Il dibattito sull’intelligenza artificiale (AI) sembrerebbe completo senza la necessità di dover aggiungere il fattore emotivo. Ma è proprio questo ciò che accade nella comunità della AI. Le emozioni sono state prese in considerazione d’ultime come parte di una tecnologia, ritenuta da molti in passato, allo stile del personaggio di finzione “Spock” — potrebbe vincere una partita di scacchi senza avere la capacità d’innamorarsi del gioco.

Un punto interessante è che si ha abbastanza paura della AI in certi settori, senza che si includano aspetti emotivi. Anche se sembra controintuitivo, il pioniere tecnologico Elon Musk considera che i robot e l’intelligenza artificiale potrebbero essere una minaccia per l’umanità. Ed io suppongo che se aggiungessimo sentimenti artificiali alla AI, questa goderebbe della situazione di distruggerci.

Si tratta di un’arma a doppio taglio. È preferibile una AI senza emozioni per certe cose che richiedano un pensiero completamente indipendente; o crediamo che le emozioni “artificiali” influiscono nella qualità di una decisione? Penso che tutto dipende dalle circostanze e se l’ossimoro “intelligenza artificiale emotiva” abbia alcun senso.

Come persona professionalmente ossessionata con la neuroscienza nell’acquisto, devo ammettere che sono veramente attratto dall’idea d’un algoritmo che assegni l’emozione adatta al mio materiale di marketing mentre lo scrivo. Immagino un menu a tendina con tutti i dati demografici e psicografici necessari per scegliere il target, mentre il sistema elabora una revisione delle emozioni man mano che scrivo, basato nel target che ho selezionato.
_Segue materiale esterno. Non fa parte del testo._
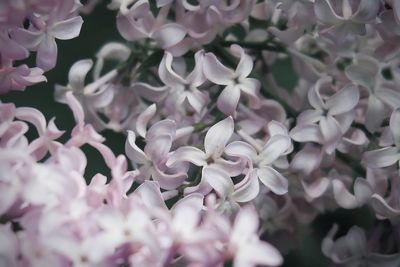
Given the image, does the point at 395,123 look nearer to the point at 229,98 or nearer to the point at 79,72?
the point at 229,98

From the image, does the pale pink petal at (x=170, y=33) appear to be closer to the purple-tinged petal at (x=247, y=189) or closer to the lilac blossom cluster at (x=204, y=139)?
the lilac blossom cluster at (x=204, y=139)

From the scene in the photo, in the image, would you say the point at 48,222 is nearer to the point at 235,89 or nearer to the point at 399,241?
the point at 235,89

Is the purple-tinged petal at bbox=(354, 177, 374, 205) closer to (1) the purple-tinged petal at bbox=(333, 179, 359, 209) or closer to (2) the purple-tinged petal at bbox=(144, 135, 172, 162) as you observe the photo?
(1) the purple-tinged petal at bbox=(333, 179, 359, 209)

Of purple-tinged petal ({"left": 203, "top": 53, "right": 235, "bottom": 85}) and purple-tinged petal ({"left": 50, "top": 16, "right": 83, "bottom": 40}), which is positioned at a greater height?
purple-tinged petal ({"left": 50, "top": 16, "right": 83, "bottom": 40})

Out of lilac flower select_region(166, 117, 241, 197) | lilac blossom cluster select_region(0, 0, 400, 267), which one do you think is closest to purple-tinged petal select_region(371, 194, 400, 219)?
lilac blossom cluster select_region(0, 0, 400, 267)

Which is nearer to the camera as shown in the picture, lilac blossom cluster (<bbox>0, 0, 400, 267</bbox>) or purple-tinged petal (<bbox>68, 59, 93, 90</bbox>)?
lilac blossom cluster (<bbox>0, 0, 400, 267</bbox>)

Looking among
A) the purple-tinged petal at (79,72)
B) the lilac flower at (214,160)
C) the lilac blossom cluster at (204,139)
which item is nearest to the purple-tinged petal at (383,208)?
the lilac blossom cluster at (204,139)
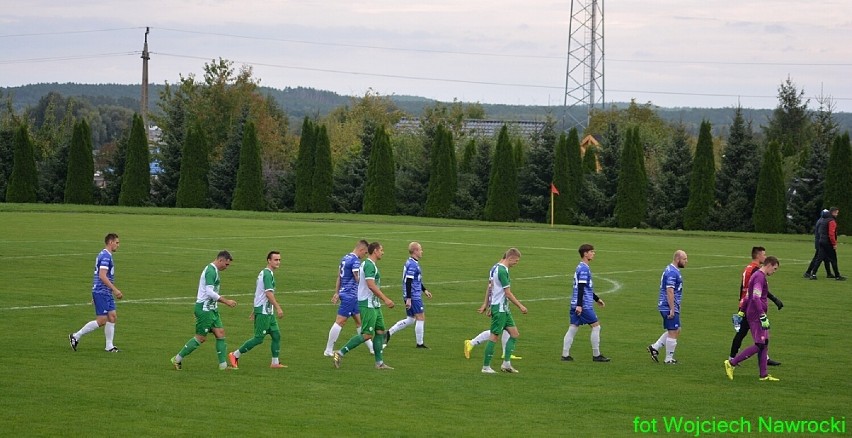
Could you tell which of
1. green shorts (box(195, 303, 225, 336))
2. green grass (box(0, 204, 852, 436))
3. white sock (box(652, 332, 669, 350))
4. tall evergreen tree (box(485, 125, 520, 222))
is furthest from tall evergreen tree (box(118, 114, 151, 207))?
white sock (box(652, 332, 669, 350))

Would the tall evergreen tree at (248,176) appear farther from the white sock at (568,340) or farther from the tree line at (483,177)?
the white sock at (568,340)

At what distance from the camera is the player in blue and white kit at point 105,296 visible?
66.8 ft

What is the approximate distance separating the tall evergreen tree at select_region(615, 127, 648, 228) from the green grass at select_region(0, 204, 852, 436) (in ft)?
82.0

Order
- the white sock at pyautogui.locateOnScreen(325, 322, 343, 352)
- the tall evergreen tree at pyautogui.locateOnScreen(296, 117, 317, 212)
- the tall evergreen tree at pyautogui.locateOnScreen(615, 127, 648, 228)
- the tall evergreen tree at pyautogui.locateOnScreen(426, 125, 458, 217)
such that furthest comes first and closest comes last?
the tall evergreen tree at pyautogui.locateOnScreen(296, 117, 317, 212) → the tall evergreen tree at pyautogui.locateOnScreen(426, 125, 458, 217) → the tall evergreen tree at pyautogui.locateOnScreen(615, 127, 648, 228) → the white sock at pyautogui.locateOnScreen(325, 322, 343, 352)

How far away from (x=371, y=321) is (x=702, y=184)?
168ft

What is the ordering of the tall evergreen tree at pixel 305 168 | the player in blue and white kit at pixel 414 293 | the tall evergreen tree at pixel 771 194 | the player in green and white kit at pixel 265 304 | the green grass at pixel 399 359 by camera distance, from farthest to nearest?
the tall evergreen tree at pixel 305 168
the tall evergreen tree at pixel 771 194
the player in blue and white kit at pixel 414 293
the player in green and white kit at pixel 265 304
the green grass at pixel 399 359

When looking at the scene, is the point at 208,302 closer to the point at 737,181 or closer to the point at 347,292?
the point at 347,292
Veramente, non è un’idea tanto futurista. Ho lavorato con una ditta che si chiama Centiment, che esplora il contenuto di un testo per poi fornire un rapporto delle emozioni che esprime. Ha la capacità d’individuare la paura, l’incertezza o il dubbio senza che quelle parole specifiche appaiano in esso. Uno degli aspetti più affascinanti di questo algoritmo è che identifica schemi emozionali che potrebbero non essere legati ad una emozione conosciuta… un sentimento non ancora definito, che è comunque presente nel contenuto. Lo considero l’equivalente emotivo all’unami per gli appassionati della gastronomia. È una sensazione delicata piuttosto che un sapore ben definito.

Ciò che sfida la nostra mente è che l’algoritmo può identificare emozioni discrete senza avere nient’altro che “un sentire binario”.

Se vogliamo andare oltre, come potranno le aziende aggirare un concetto culturalmente radicato come l’intelligenza emotiva internazionalmente? Qualsiasi studente di Antropologia culturale sa che un’emozione può manifestarsi in diversi modi secondo la cultura. Per esempio, certe culture asiatiche sono più propense a mostrare dimensioni di vergogna, umiltà ed armonia che non si vedono in occidente. Inutile dire, che un sistema di AI, diretto al mercato asiatico, sarebbe chiaramente orientato verso quella cultura sin dalla progettazione.

Ma cosa succede quando lo stesso sistema viene distribuito in un ambiente culturalmente diverso, come quello di un fornitore di servizi sanitari intercity? Adattare l’intelligenza artificiale a queste popolazioni senza aggiungere emozioni è abbastanza difficile, ma essere in grado di determinare il grado in cui la propria influenza etnica può influire (o no) è una sfida incredibile.

Uno dei principali difetti che hanno alcuni prodotti d’informatica cognitiva è che si basano in campioni e casi d’uso che sono o troppo limitati o troppo isolati per rendere possibile l’analisi predittivo. Se teniamo conto dei cambi d’umore che ha una persona singola al lavoro, in famiglia, secondo la stagione dell’anno, lo stato di salute e le relazioni — possiamo vedere come l’intelligenza artificiale emotiva dovrà svilupparsi per diventare una tecnologia accettata ed affidabile.


Frank Cutitta è membro del Leading Edge Forum di DXC, leader nella ricerca degli aspetti sociali, aziendali e transculturali della tecnologia.